2009-03-22 18:35:27

by Hugh Dickins

[permalink] [raw]
Subject: [PATCH next] sysfs: fix some bin_vm_ops errors

Commit 86c9508eb1c0ce5aa07b5cf1d36b60c54efc3d7a
"sysfs: don't block indefinitely for unmapped files" in linux-next
crashes the PowerMac G5 when X starts up. It's caught out by the way
powerpc's pci_mmap of legacy_mem uses shmem_zero_setup(), substituting
a new vma->vm_file whose private_data no longer points to the bin_buffer
(substitution done because some versions of X crash if that mmap fails).

The fix to this is straightforward: the original vm_file is fput() in
that case, so this mmap won't block sysfs at all, so just don't switch
over to bin_vm_ops if vm_file has changed.

But more fixes made before realizing that was the problem:-

It should not be an error if bin_page_mkwrite() finds no underlying
page_mkwrite().

Check that a file already mmap'ed has the same underlying vm_ops
_before_ pointing vma->vm_ops at bin_vm_ops.

If the file being mmap'ed is a shmem/tmpfs file, don't fail the mmap
on CONFIG_NUMA=y, just because that has a set_policy and get_policy.
They probably won't be called, and it's not a disaster if they don't
work on sysfs. vm_ops->migrate? I couldn't find any example. Just
delete CONFIG_NUMA tests, easy enough to add stubs later if required.

Signed-off-by: Hugh Dickins <[email protected]>
---
I have only tested that X now starts up fine on the G5: I don't think
I've messed up the intent of your patch, but not tested it still works.

fs/sysfs/bin.c | 18 ++++++++----------
1 file changed, 8 insertions(+), 10 deletions(-)

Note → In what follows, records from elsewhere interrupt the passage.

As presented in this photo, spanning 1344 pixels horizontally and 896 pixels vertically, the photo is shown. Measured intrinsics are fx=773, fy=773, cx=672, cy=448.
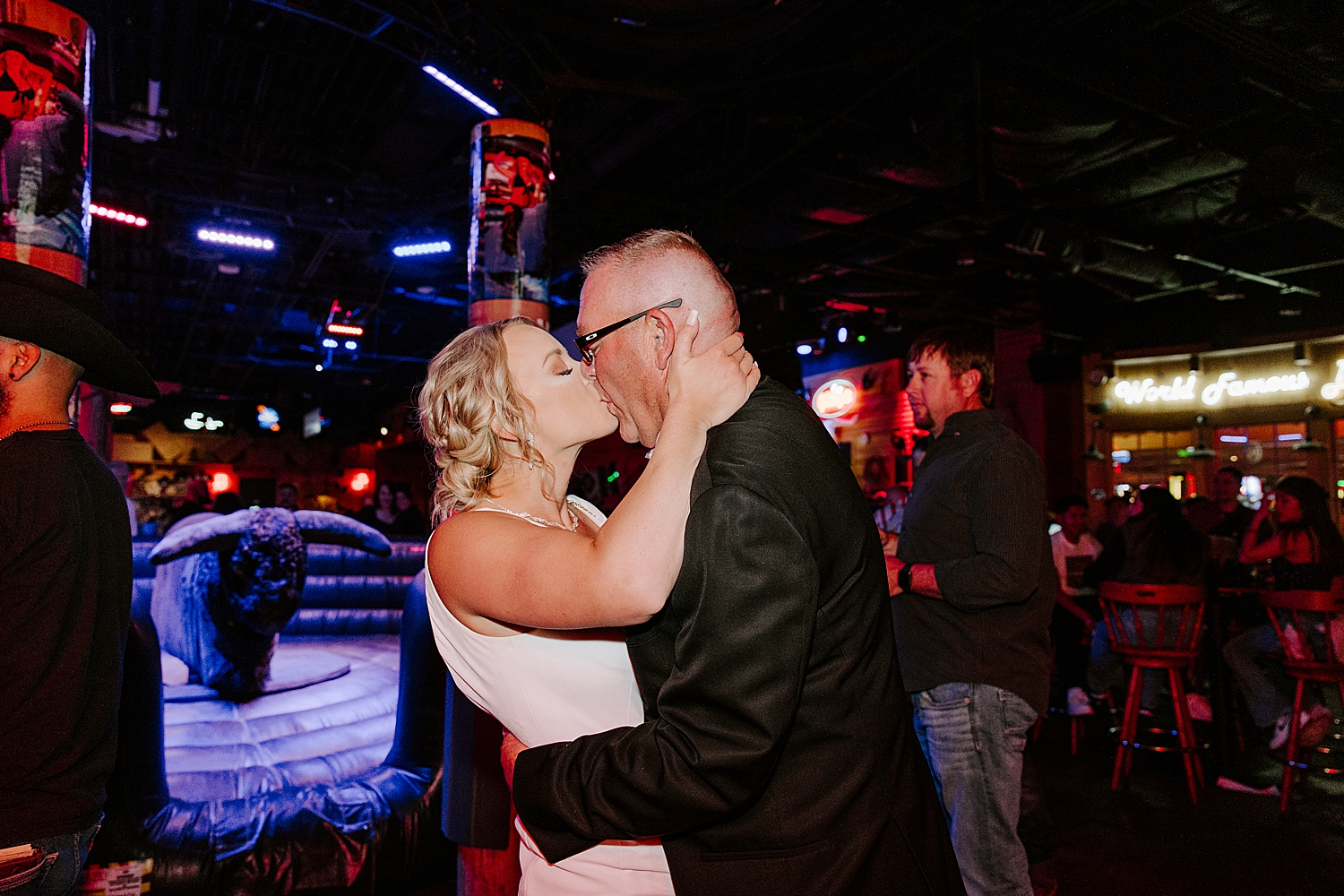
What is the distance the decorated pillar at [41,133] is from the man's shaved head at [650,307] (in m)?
3.21

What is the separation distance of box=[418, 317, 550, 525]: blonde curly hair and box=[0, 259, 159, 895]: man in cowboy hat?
923mm

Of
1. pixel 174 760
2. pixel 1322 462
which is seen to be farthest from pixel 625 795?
pixel 1322 462

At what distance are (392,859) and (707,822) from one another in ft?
9.45

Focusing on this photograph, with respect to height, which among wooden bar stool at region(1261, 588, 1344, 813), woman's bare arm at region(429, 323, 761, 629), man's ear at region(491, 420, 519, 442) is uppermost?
man's ear at region(491, 420, 519, 442)

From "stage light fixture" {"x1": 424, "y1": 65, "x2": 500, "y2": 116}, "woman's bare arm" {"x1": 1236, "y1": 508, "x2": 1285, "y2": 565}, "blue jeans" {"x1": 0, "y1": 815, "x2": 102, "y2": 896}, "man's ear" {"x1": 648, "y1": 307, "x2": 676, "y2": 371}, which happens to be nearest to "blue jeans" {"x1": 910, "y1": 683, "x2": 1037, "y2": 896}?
"man's ear" {"x1": 648, "y1": 307, "x2": 676, "y2": 371}

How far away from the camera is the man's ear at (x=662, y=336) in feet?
4.14

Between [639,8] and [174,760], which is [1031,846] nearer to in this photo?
[174,760]

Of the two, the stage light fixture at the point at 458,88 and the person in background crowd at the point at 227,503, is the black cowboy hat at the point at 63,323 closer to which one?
the stage light fixture at the point at 458,88

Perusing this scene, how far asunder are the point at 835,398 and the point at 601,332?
456 inches

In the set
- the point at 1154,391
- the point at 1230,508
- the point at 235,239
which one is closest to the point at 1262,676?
the point at 1230,508

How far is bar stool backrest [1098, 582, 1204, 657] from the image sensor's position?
4.39m

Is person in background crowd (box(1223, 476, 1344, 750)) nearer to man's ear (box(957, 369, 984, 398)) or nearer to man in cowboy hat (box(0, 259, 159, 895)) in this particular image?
man's ear (box(957, 369, 984, 398))

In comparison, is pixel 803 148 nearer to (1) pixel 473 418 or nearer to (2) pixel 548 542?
(1) pixel 473 418

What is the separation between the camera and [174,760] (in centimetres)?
351
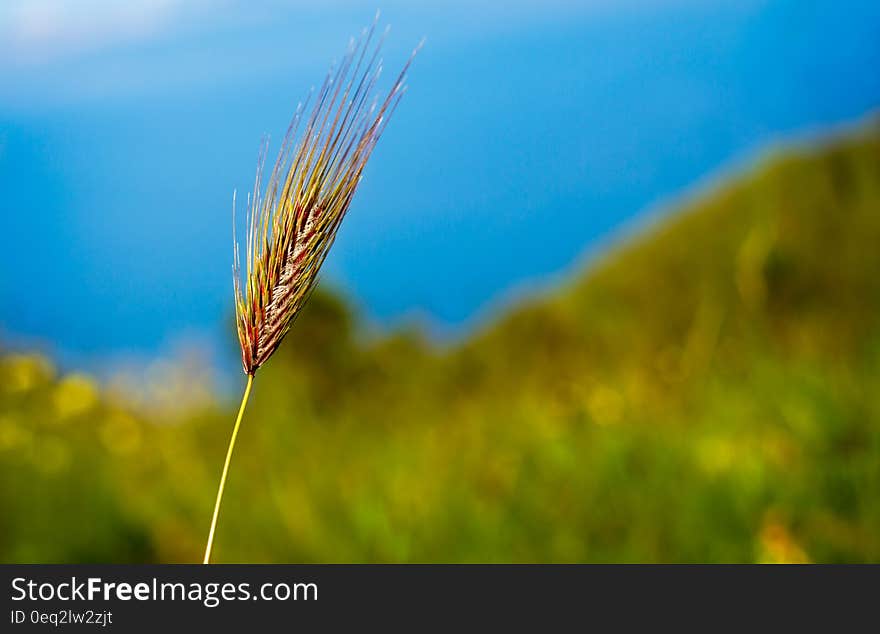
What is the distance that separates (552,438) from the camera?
11.3 ft

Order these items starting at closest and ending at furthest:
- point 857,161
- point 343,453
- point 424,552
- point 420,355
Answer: point 424,552 < point 343,453 < point 420,355 < point 857,161

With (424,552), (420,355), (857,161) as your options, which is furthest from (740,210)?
(424,552)

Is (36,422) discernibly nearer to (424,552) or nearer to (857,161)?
(424,552)

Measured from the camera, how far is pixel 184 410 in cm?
486

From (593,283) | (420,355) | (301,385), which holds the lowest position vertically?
(301,385)

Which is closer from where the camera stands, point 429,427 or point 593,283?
point 429,427

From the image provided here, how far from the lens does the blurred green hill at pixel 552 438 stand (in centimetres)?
292

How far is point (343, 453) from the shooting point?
3811 mm

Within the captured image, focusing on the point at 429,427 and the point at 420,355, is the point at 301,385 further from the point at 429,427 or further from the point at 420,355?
the point at 420,355

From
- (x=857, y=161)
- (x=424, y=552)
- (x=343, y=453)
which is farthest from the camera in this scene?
(x=857, y=161)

--- 2.6.29-rc8-next/fs/sysfs/bin.c 2009-03-20 12:41:45.000000000 +0000
+++ linux/fs/sysfs/bin.c 2009-03-21 18:01:26.000000000 +0000
@@ -241,9 +241,12 @@ static int bin_page_mkwrite(struct vm_ar
struct sysfs_dirent *attr_sd = file->f_path.dentry->d_fsdata;
int ret;

- if (!bb->vm_ops || !bb->vm_ops->page_mkwrite)
+ if (!bb->vm_ops)
return -EINVAL;

+ if (!bb->vm_ops->page_mkwrite)
+ return 0;
+
if (!sysfs_get_active_two(attr_sd))
return -EINVAL;

@@ -287,7 +290,6 @@ static int mmap(struct file *file, struc
struct sysfs_dirent *attr_sd = file->f_path.dentry->d_fsdata;
struct bin_attribute *attr = attr_sd->s_bin_attr.bin_attr;
struct kobject *kobj = attr_sd->s_parent->s_dir.kobj;
- struct vm_operations_struct *vm_ops;
int rc;

mutex_lock(&bb->mutex);
@@ -302,24 +304,20 @@ static int mmap(struct file *file, struc
goto out_put;

rc = attr->mmap(kobj, attr, vma);
- vm_ops = vma->vm_ops;
- vma->vm_ops = &bin_vm_ops;
if (rc)
goto out_put;

- rc = -EINVAL;
- if (bb->mmapped && bb->vm_ops != vma->vm_ops)
+ if (vma->vm_file != file)
goto out_put;

-#ifdef CONFIG_NUMA
rc = -EINVAL;
- if (vm_ops && ((vm_ops->set_policy || vm_ops->get_policy || vm_ops->migrate)))
+ if (bb->mmapped && bb->vm_ops != vma->vm_ops)
goto out_put;
-#endif

rc = 0;
bb->mmapped = 1;
- bb->vm_ops = vm_ops;
+ bb->vm_ops = vma->vm_ops;
+ vma->vm_ops = &bin_vm_ops;
out_put:
sysfs_put_active_two(attr_sd);
out_unlock:


2009-03-22 20:56:50

by Eric Biederman

[permalink] [raw]
Subject: Re: [PATCH next] sysfs: fix some bin_vm_ops errors

On Sun, Mar 22, 2009 at 11:33 AM, Hugh Dickins <[email protected]> wrote:
> Commit 86c9508eb1c0ce5aa07b5cf1d36b60c54efc3d7a
> "sysfs: don't block indefinitely for unmapped files" in linux-next
> crashes the PowerMac G5 when X starts up. ?It's caught out by the way
> powerpc's pci_mmap of legacy_mem uses shmem_zero_setup(), substituting
> a new vma->vm_file whose private_data no longer points to the bin_buffer
> (substitution done because some versions of X crash if that mmap fails).
>
> The fix to this is straightforward: the original vm_file is fput() in
> that case, so this mmap won't block sysfs at all, so just don't switch
> over to bin_vm_ops if vm_file has changed.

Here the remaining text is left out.